**Activity**
The expected response is the full listing, retyped exactly, without its images.

**Data section**
· · · · ·
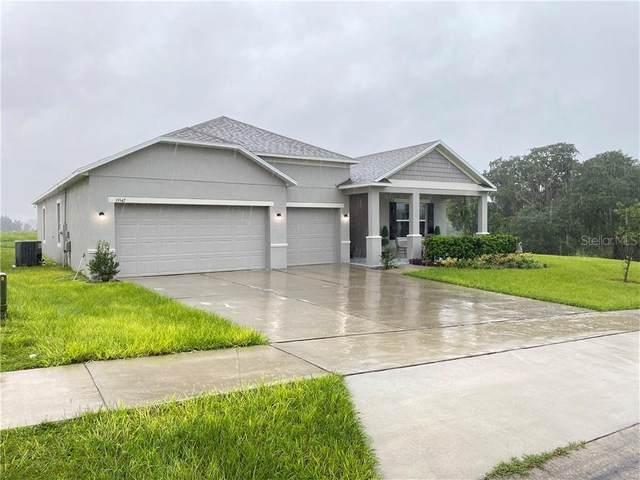 15547 Gemini Drive, Mascotte, FL 34753 (MLS #S5040586) :: Homepride Realty Services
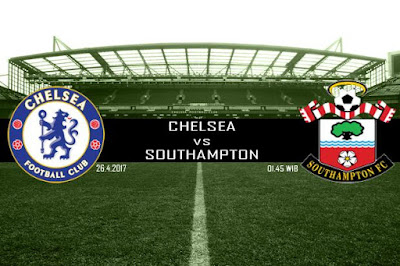 Southampton Percaya Diri Hadapi Chelsea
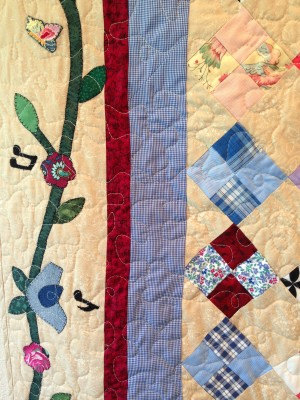 April 24 2014 Quilt photos 056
· · · · ·
**Written solution**
 15547 Gemini Drive, Mascotte, FL 34753 (MLS #S5040586) :: Homepride Realty Services
 Southampton Percaya Diri Hadapi Chelsea
 April 24 2014 Quilt photos 056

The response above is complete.